* Required work:
Reproduce every one of the entries below verbatim, omitting the pictures from your response.

Crawled caption data
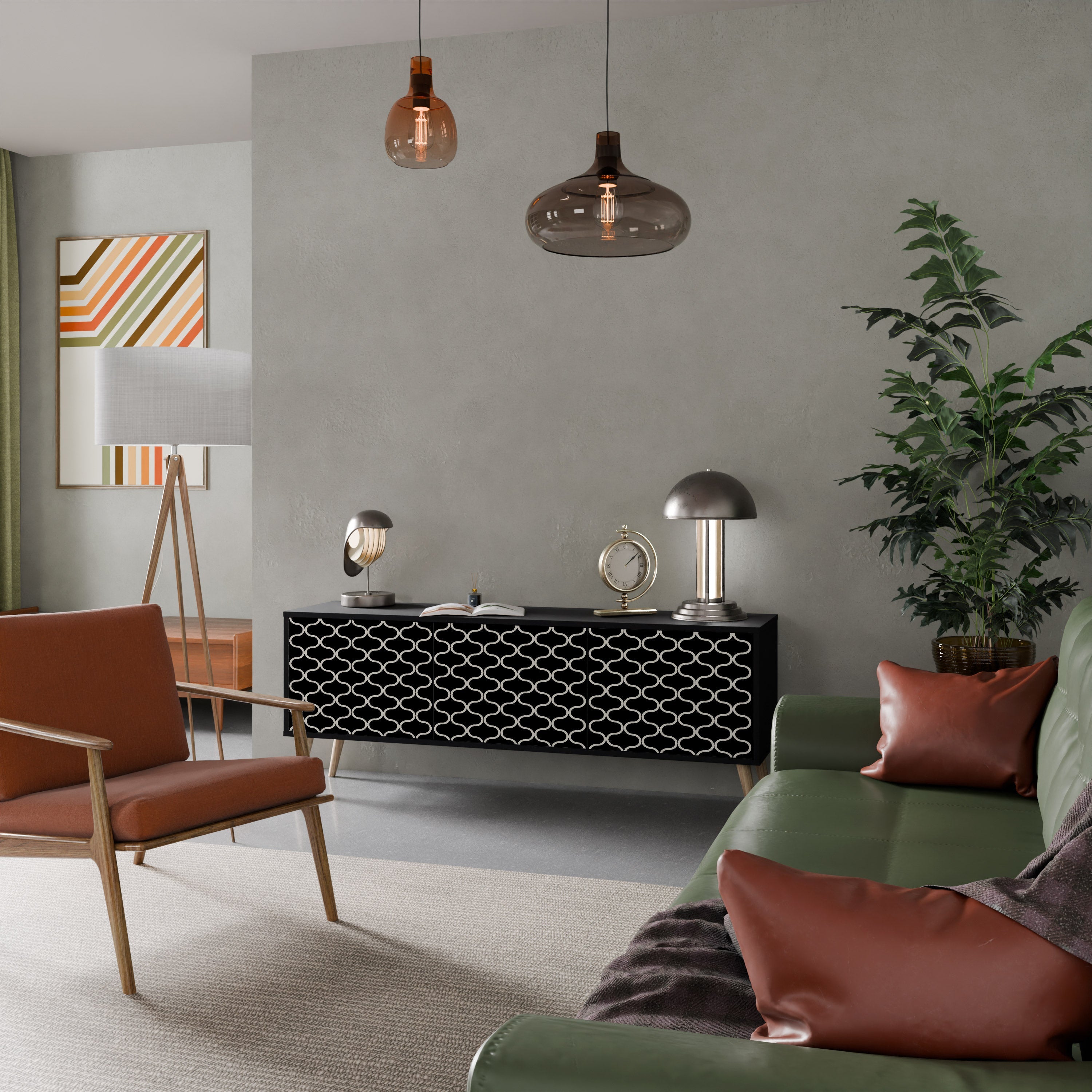 TESSELATED BLACKNESS 3-Door TV Stand in Black Finish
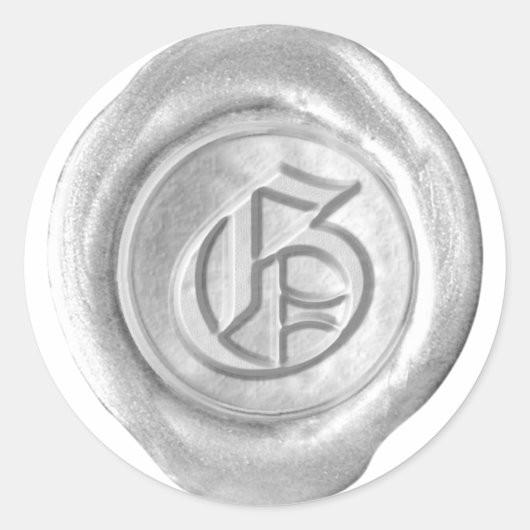 Sticker Rond Monogramme de sceau de cire - Argent - Vieux angla (Devant)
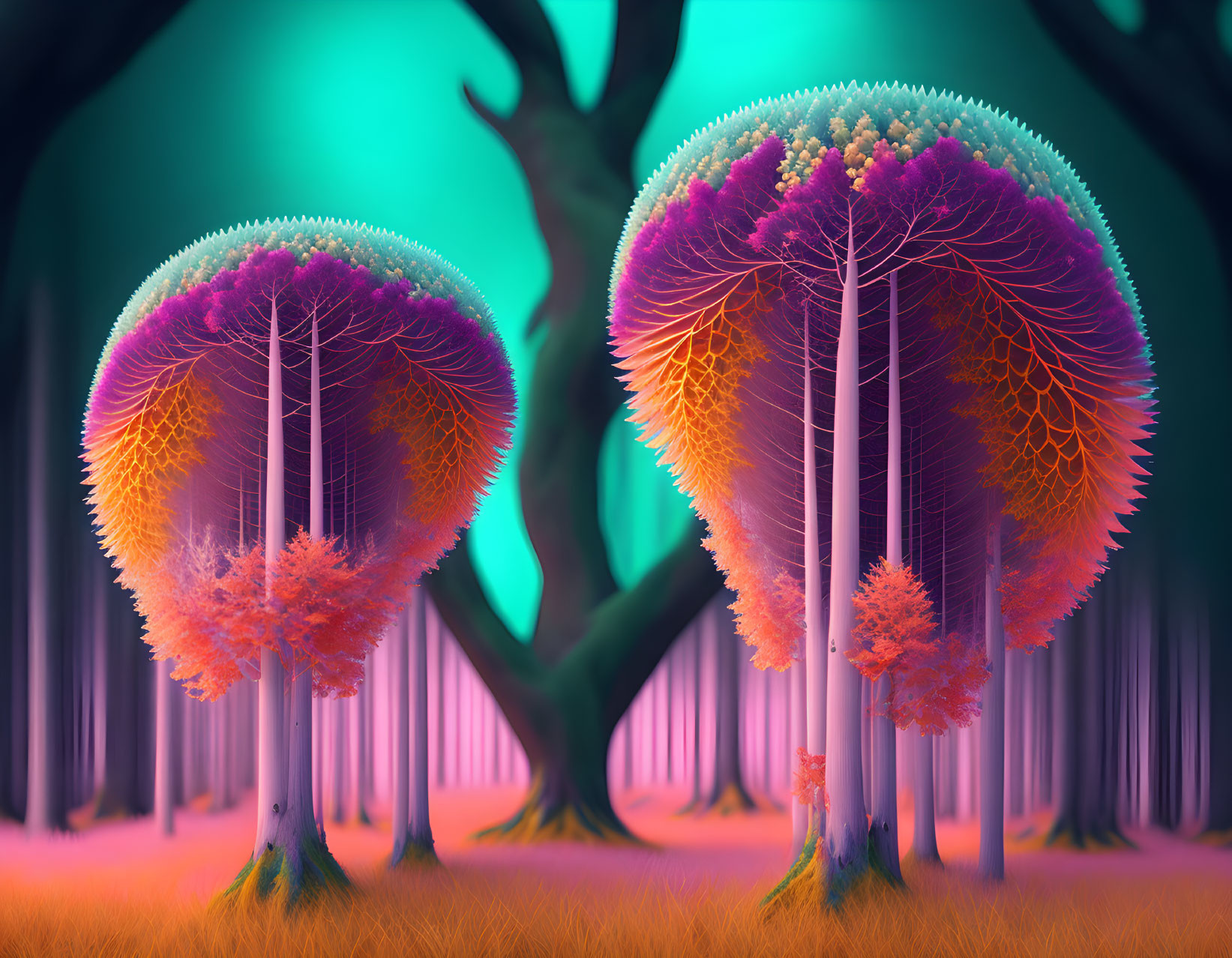 Colorful digital artwork: Stylized trees with coral-like canopies in mystical forest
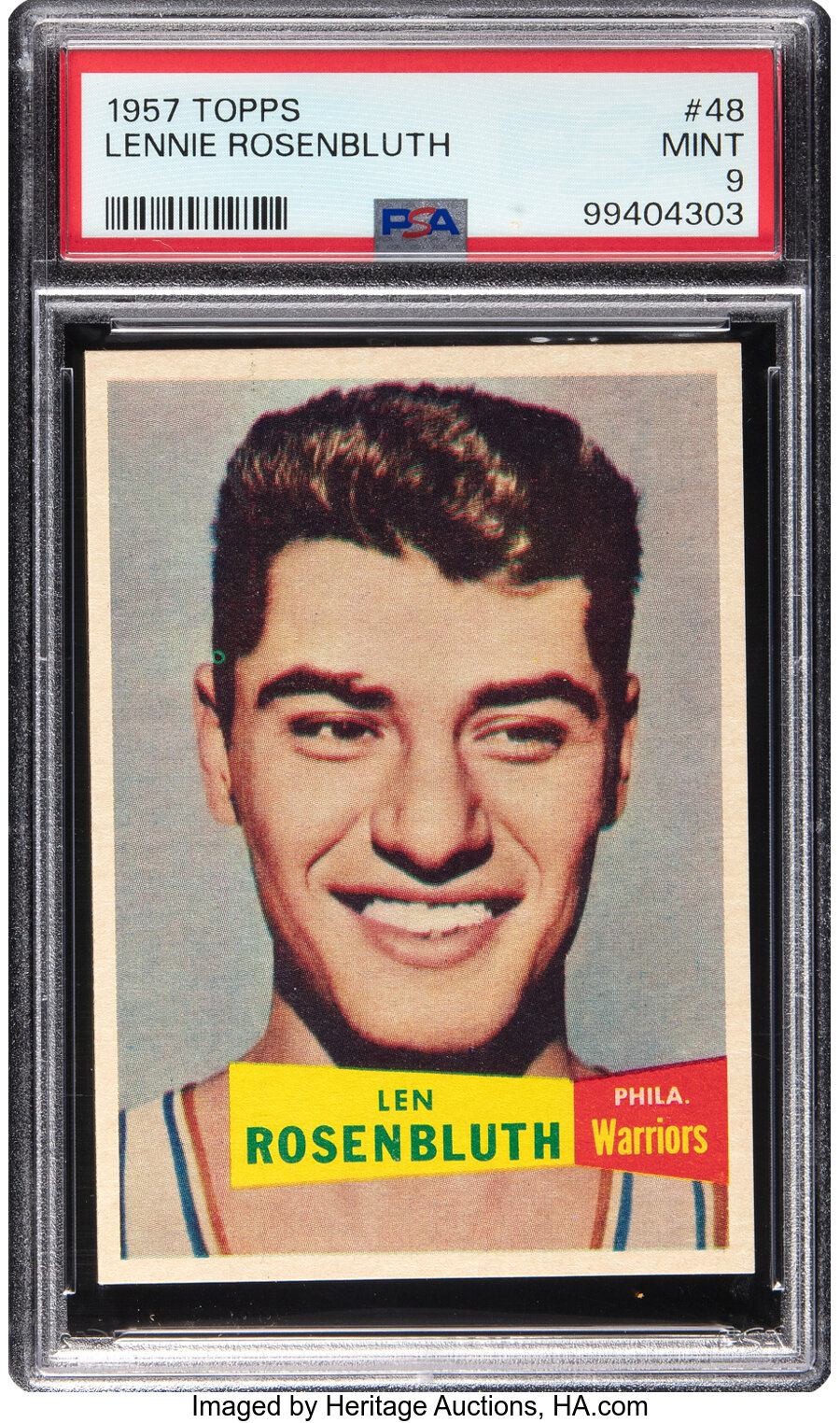 1957 Topps Lennie Rosenbluth Rookie #48 PSA Mint 9 - Pop Four, None Higher!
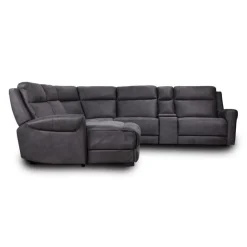 Modular Reclining Sectional, Fold-Down Seats, Chaise  with Storage, Console with Cup Holders, and USB/USB-C Ports - 6 pcs Dark Grey Online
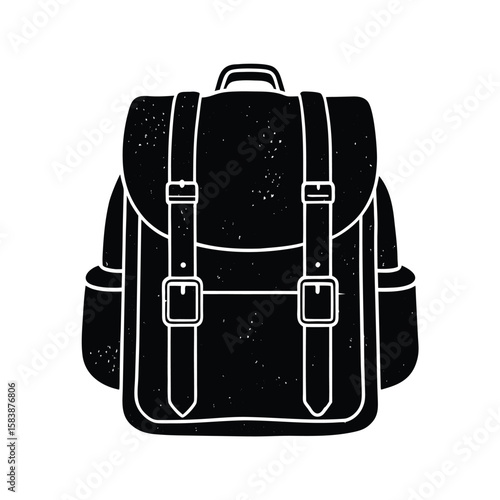 Classic vintage backpack silhouette with buckle straps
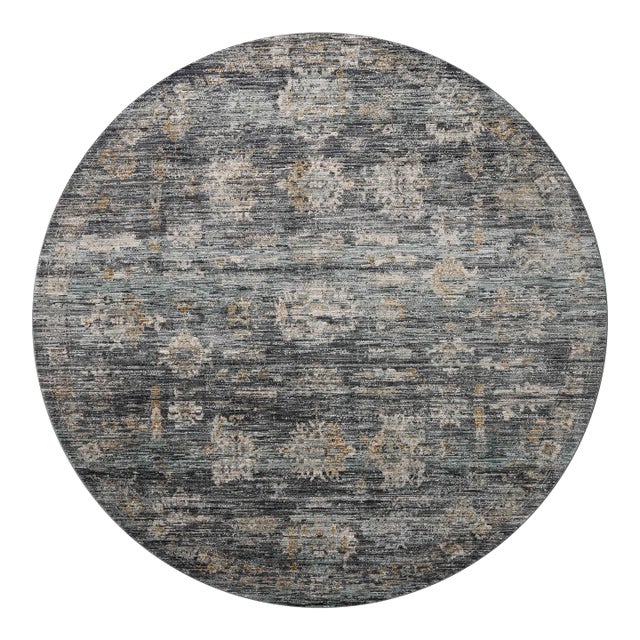Jean Stoffer x Loloi Katherine Ink / Jade 5'-3" x 5'-3" Round Accent Rug For Sale
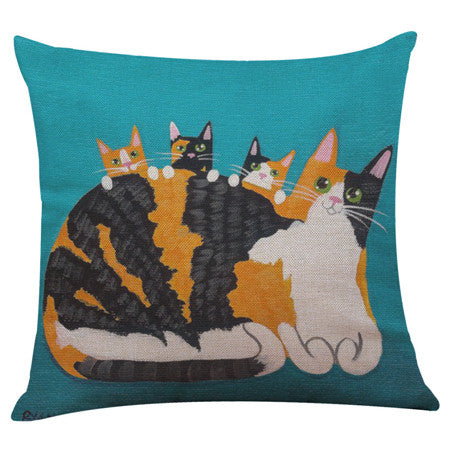 Cat Print Pillow Cases Cushion Covers 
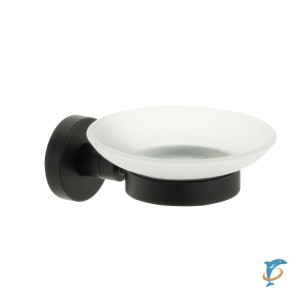 Мыльница Fixsen COMFORT BLACK FX-86008 стекло, черная  (FX-86008)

* Expected answer:
 TESSELATED BLACKNESS 3-Door TV Stand in Black Finish
 Sticker Rond Monogramme de sceau de cire - Argent - Vieux angla (Devant)
 Colorful digital artwork: Stylized trees with coral-like canopies in mystical forest
 1957 Topps Lennie Rosenbluth Rookie #48 PSA Mint 9 - Pop Four, None Higher!
 Modular Reclining Sectional, Fold-Down Seats, Chaise  with Storage, Console with Cup Holders, and USB/USB-C Ports - 6 pcs Dark Grey Online
 Classic vintage backpack silhouette with buckle straps
Jean Stoffer x Loloi Katherine Ink / Jade 5'-3" x 5'-3" Round Accent Rug For Sale
 Cat Print Pillow Cases Cushion Covers 
 Мыльница Fixsen COMFORT BLACK FX-86008 стекло, черная  (FX-86008)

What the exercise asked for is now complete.